**Request**
Repeat the listing below verbatim, everything from the line containing "In terms of" down to the end of the listing, and leave the pictures out.

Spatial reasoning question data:
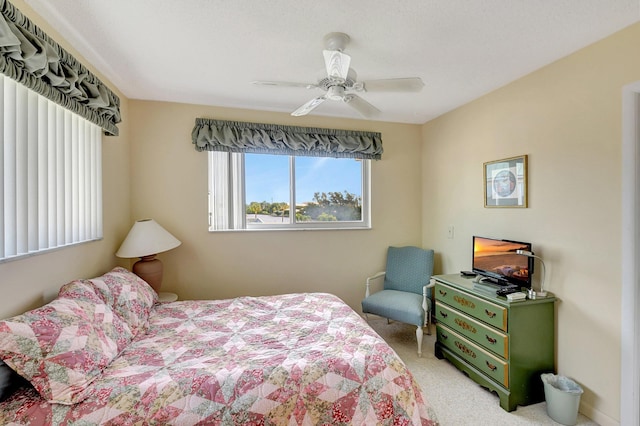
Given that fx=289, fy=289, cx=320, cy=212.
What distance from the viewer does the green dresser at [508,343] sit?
2053mm

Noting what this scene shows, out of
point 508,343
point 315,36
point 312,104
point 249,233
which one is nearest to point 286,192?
point 249,233

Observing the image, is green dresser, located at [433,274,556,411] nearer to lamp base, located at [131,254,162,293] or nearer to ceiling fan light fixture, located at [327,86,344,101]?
ceiling fan light fixture, located at [327,86,344,101]

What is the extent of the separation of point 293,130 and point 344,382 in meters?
2.57

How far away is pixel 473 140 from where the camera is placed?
9.65ft

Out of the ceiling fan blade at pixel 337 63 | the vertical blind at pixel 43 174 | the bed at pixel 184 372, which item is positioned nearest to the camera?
the bed at pixel 184 372

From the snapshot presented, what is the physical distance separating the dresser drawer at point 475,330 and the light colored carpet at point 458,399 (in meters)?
0.37

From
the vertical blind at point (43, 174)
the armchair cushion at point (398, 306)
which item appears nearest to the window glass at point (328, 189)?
the armchair cushion at point (398, 306)

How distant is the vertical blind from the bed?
38 cm

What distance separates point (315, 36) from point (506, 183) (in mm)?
2025

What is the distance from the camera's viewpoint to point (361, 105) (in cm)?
217

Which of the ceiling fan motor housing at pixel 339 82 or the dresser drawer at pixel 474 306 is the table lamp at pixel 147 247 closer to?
the ceiling fan motor housing at pixel 339 82

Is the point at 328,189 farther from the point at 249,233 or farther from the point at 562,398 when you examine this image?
the point at 562,398

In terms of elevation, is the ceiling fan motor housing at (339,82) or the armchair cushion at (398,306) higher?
the ceiling fan motor housing at (339,82)

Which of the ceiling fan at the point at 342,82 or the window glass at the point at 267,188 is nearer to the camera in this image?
the ceiling fan at the point at 342,82
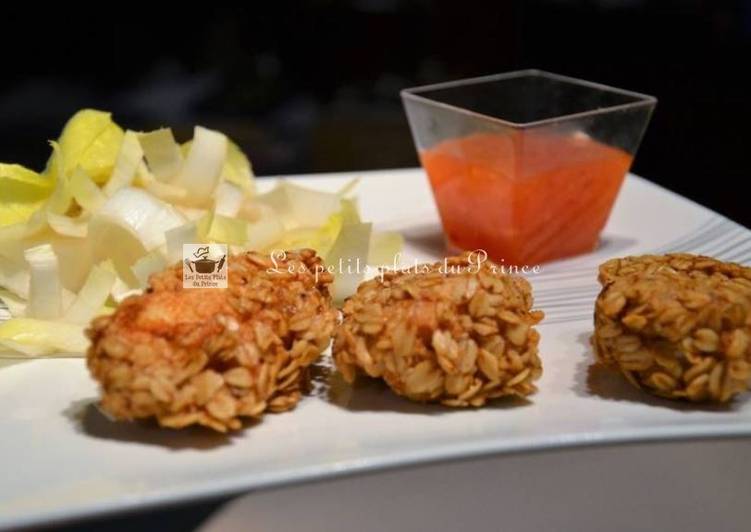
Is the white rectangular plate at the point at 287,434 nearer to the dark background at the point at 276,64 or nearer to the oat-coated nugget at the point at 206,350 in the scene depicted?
the oat-coated nugget at the point at 206,350

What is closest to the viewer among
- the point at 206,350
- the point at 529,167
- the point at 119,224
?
the point at 206,350

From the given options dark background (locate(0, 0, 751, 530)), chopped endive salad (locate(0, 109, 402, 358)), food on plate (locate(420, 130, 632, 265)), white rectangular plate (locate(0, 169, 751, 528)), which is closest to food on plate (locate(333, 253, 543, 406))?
white rectangular plate (locate(0, 169, 751, 528))

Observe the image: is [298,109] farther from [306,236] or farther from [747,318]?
[747,318]

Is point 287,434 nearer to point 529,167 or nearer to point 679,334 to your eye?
point 679,334

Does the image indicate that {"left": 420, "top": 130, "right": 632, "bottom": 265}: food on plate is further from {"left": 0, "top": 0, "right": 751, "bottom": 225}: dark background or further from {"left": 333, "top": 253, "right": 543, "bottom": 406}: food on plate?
{"left": 0, "top": 0, "right": 751, "bottom": 225}: dark background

**Solution to this problem**
In terms of elevation, is the ceiling fan motor housing at (339,82) or the armchair cushion at (398,306) higher?
the ceiling fan motor housing at (339,82)

Which of the ceiling fan at the point at 342,82 or the window glass at the point at 267,188 is nearer to the camera in this image?
the ceiling fan at the point at 342,82
Is the white rectangular plate at the point at 287,434 nearer to the dark background at the point at 276,64 or nearer to the oat-coated nugget at the point at 206,350 in the scene depicted?
the oat-coated nugget at the point at 206,350

What is closest to the viewer among
- the point at 206,350
- the point at 529,167
- the point at 119,224
?
the point at 206,350

From the given options dark background (locate(0, 0, 751, 530)), chopped endive salad (locate(0, 109, 402, 358)), food on plate (locate(420, 130, 632, 265)), white rectangular plate (locate(0, 169, 751, 528)), which is closest to food on plate (locate(333, 253, 543, 406))?
white rectangular plate (locate(0, 169, 751, 528))

Observe the image: is [298,109] farther from [306,236] or farther from [747,318]?
[747,318]

Is point 287,434 nearer to point 529,167 or nearer to point 679,334 to your eye?
point 679,334

Does the image indicate that {"left": 420, "top": 130, "right": 632, "bottom": 265}: food on plate is further from {"left": 0, "top": 0, "right": 751, "bottom": 225}: dark background or further from {"left": 333, "top": 253, "right": 543, "bottom": 406}: food on plate?
{"left": 0, "top": 0, "right": 751, "bottom": 225}: dark background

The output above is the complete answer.